Emmaus International


Percy Vargas, Délégué National du Pérou d’Emmaüs International et responsable du groupe Emmaüs San Agustin, revient sur les raisons pour lesquelles son pays n’arrive pas à sortir de cette crise sanitaire. Il nous livre une analyse qui pourrait s’appliquer à d’autres pays de la région.

Le Pérou enregistre une forte augmentation des cas de coronavirus, avec une hausse des hospitalisations et des décès. Pour relancer l’économie moribonde, un déconfinement progressif avait été décrété il y a un mois, avec la mise en place, dès le 1er juillet, de normes et protocoles de biosécurité dans 17 des 25 régions du pays.

Malgré les appels à la prudence et au respect des normes pour la santé de tou-te-s, la ré-autorisation des transports routiers et aériens au niveau national et la réouverture des grands centres commerciaux ont fait doubler le nombre de cas, passant de 3 300 à 6 300 contaminations par jour. Le Pérou frise les 430 000 cas et se rapproche de la barre des 20 000 morts dues à la pandémie. Le Pérou est le septième pays au monde pour le nombre de cas de coronavirus et le neuvième pour le nombre de morts de Covid-19.

Analyse faite de la situation, il nous semble que les problèmes qui minent l’économie et la société péruvienne sont des obstacles de taille qui empêchent le Pérou de contenir l’épidémie.

Le Pérou est un pays à l’économie largement informelle : on estime que 71% des personnes actives travaillent dans le secteur informel et que bon nombre d’entre elles gagnent leur vie au jour le jour. Les vendeurs ambulants en situation de pauvreté ont dû migrer vers les villes fortement peuplées, se trouvant par là-même dans l’incapacité de respecter l’objectif suprême de la lutte contre le nouveau coronavirus, à savoir : la distanciation sociale. Cette activité est perçue comme un foyer de contagion important entre les vendeurs et les acheteurs.

**********

» **Actions à mener**:
**a.** Répondez aux questions suivantes d'après l'extrait ci-dessus.
(i) Dans combien des 25 régions du pays des normes de biosécurité ont-elles été mises en place dès le 1er juillet ?
(ii) Quelle part des personnes actives travaille dans le secteur informel, selon l'estimation citée ?
(iii) Quel rang mondial le Pérou occupe-t-il pour le nombre de morts de Covid-19 ?
**b.** Indiquez, s'il vous plaît, si chaque affirmation concorde avec l'extrait ci-dessus, en justifiant par une citation exacte.
(i) Le nombre de contaminations quotidiennes a doublé.
(ii) Le Pérou est le septième pays au monde pour le nombre de morts de Covid-19.
(iii) Percy Vargas est responsable du groupe Emmaüs San Agustin.
**c.** Recopiez le passage de l'extrait ci-dessus qui commence aux mots "Emmaus International". Arrêtez-vous après "de la région.".

**********

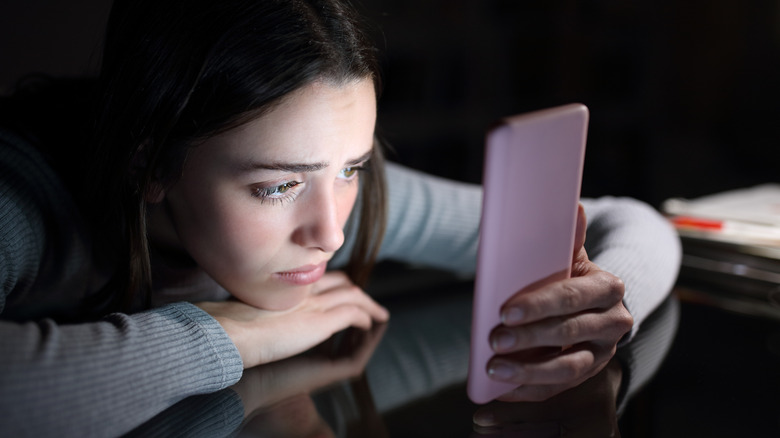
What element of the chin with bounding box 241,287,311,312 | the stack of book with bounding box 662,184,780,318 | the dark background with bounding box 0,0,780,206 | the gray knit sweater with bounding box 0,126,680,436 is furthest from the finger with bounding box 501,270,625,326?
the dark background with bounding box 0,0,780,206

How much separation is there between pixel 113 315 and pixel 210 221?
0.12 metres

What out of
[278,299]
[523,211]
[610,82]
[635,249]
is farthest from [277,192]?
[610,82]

**********

» **Ensemble des réponses**:
**a.**
(i) Dans 17 régions.
(ii) 71 %.
(iii) Le neuvième.

**b.**
(i) Oui : « ont fait doubler le nombre de cas, passant de 3 300 à 6 300 contaminations par jour ».
(ii) Non : « le neuvième pour le nombre de morts de Covid-19 ».
(iii) Oui : « responsable du groupe Emmaüs San Agustin ».

**c.**
Emmaus International


Percy Vargas, Délégué National du Pérou d’Emmaüs International et responsable du groupe Emmaüs San Agustin, revient sur les raisons pour lesquelles son pays n’arrive pas à sortir de cette crise sanitaire. Il nous livre une analyse qui pourrait s’appliquer à d’autres pays de la région.